ICT Mentorship Core Content - Month 04 - ICT Breaker Block
Understanding Breakers in Market Structure
Introduction to Breakers
- The discussion begins with an overview of using breakers as a form of market mitigation to identify potential trade setups.
- A scenario is presented where price trades lower, creating a short-term low that, when violated, may indicate a false break or "turtle soup" long opportunity.
Identifying Bullish Breakers
- When the price approaches the previous low and shows resistance, traders should wait for significant upward movement indicating a market structure shift.
- The focus shifts to the old high acting as support once it is revisited after being broken; this indicates orders from previous shorts looking to mitigate losses.
- Confirmation of a bullish breaker occurs when price moves away from the old high, suggesting higher objectives in future price action.
Understanding Bearish Breakers
- Conversely, when the market trades higher and then breaks below the low that created that new high, it signals a bearish breaker setup.
- A bearish breaker is characterized by a down close candle at the most recent swing low before an old high is violated; buyers trapped at this level will seek to mitigate losses upon return.
Key Characteristics of Market Structure Shifts
- Important indicators include running out buy stops above an old high and observing quick repricing after these stops are taken.
- Once market structure breaks down, any retracements back up will be viewed as selling opportunities until confirmed otherwise.
Trading Strategies Based on Breaker Analysis
- For bullish setups, look for violations of old lows followed by retracement back to swing highs where sellers previously entered positions.
- Anticipate range expansion upwards following confirmation of bullish breakers as sell orders are mitigated and new buying orders emerge.
- Signs of confirmation include runs on sell stops below old lows and subsequent upward movements breaking through short-term highs.

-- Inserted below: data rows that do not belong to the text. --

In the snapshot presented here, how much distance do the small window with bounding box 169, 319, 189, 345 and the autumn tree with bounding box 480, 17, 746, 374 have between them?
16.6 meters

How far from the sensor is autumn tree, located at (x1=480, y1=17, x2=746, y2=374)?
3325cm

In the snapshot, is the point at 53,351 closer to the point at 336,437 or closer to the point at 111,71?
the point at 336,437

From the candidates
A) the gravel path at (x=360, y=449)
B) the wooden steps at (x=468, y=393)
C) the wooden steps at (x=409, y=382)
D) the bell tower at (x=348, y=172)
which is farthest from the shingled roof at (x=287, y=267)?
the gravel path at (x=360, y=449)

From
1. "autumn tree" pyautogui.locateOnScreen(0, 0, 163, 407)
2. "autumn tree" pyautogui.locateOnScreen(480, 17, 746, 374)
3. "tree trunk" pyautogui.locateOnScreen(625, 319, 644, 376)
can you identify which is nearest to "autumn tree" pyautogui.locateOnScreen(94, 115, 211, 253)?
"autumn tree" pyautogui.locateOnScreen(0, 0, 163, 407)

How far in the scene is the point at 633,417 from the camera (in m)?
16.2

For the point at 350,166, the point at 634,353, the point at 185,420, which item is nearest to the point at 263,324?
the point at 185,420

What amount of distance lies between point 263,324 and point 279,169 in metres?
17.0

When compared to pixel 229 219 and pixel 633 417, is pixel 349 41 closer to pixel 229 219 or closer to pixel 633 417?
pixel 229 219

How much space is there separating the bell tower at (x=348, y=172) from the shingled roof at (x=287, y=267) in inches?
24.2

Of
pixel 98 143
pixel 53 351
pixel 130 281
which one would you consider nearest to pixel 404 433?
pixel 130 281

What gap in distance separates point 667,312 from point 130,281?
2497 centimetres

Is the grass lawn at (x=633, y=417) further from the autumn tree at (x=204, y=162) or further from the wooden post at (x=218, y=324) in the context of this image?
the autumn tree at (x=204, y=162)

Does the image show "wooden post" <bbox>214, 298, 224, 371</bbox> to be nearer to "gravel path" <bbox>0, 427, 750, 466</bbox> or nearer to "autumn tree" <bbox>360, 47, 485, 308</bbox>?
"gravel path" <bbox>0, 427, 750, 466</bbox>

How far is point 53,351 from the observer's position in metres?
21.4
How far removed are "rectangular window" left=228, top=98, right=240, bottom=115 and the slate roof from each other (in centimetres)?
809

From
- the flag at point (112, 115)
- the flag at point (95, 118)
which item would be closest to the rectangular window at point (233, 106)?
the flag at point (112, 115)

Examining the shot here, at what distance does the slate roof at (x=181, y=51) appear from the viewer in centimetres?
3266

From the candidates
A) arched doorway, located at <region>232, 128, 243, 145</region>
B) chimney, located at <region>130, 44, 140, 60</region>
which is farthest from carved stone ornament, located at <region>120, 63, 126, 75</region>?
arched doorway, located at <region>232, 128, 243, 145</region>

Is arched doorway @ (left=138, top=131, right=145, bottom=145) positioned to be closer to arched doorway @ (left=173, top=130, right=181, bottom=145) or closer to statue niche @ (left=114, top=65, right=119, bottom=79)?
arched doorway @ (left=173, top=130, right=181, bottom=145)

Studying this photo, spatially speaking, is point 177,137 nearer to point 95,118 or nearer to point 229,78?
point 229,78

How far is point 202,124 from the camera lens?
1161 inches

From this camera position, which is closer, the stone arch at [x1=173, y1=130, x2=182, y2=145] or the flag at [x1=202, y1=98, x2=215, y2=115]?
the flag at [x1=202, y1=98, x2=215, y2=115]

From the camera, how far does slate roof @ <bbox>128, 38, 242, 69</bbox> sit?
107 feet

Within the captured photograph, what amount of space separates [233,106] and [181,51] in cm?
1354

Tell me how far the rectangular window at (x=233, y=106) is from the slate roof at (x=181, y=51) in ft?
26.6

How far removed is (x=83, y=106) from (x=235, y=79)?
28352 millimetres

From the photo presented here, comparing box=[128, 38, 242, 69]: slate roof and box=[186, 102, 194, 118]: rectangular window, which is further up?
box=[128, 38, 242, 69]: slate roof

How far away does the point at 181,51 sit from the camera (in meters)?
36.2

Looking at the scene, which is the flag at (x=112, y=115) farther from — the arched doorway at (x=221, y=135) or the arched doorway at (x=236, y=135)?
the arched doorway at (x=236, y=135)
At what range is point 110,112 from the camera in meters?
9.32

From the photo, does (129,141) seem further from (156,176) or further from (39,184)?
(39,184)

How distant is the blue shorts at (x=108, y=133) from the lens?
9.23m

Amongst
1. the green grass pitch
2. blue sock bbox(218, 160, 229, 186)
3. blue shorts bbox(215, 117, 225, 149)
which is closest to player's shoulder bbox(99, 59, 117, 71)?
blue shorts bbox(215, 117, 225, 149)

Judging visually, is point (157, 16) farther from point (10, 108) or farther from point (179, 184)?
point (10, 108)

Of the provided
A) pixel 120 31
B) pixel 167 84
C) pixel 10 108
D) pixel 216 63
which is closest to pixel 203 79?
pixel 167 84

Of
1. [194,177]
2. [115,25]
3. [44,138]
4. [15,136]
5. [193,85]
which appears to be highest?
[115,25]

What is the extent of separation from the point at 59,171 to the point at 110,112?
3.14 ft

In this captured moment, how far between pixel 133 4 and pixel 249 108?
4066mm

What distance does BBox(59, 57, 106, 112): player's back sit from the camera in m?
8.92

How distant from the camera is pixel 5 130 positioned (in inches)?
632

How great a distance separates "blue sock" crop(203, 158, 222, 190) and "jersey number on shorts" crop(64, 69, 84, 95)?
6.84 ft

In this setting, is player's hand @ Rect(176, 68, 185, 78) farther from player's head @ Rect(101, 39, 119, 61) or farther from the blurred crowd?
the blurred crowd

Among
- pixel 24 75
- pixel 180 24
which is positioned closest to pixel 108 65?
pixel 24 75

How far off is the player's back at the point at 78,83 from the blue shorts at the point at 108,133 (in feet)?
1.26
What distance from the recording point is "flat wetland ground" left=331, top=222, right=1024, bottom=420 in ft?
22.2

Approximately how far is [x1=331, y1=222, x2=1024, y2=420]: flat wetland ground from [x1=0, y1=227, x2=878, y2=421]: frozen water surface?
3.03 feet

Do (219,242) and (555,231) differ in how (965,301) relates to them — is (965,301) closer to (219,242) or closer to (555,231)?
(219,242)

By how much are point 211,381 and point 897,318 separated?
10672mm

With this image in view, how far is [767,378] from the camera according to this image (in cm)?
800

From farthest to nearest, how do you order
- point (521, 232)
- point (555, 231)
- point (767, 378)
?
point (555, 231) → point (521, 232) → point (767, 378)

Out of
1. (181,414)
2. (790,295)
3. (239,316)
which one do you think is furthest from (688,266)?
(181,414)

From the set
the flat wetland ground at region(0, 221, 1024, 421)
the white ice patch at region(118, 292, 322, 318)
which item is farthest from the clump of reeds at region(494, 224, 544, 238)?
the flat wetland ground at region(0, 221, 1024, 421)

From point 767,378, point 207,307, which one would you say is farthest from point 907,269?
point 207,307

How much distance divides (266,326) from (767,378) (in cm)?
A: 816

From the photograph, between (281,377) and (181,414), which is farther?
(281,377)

Real Price Action Examples
- An example illustrates how markets can shift structures after taking out sell-side stops; this leads to potential bullish scenarios as prices rally back up.
Understanding Market Dynamics and Support Levels
Analyzing Chart Patterns
- The importance of studying chart formations is emphasized, particularly when the market creates a low followed by a lower trade that breaches a short-term high. This pattern indicates potential support levels.
- A common mistake among new traders is relying solely on horizontal lines for support and resistance without understanding the underlying market dynamics. It's crucial to have a narrative explaining price movements.
- The concept of "breaker" is introduced, which signifies the act of running stops to pull liquidity from the market. Recognizing violated short-term lows and highs can help identify probable support levels.
Identifying Support Levels
- When analyzing price action, it's essential to consider the entire range created by previous candles rather than just isolated points. This approach helps in understanding where prices may stabilize.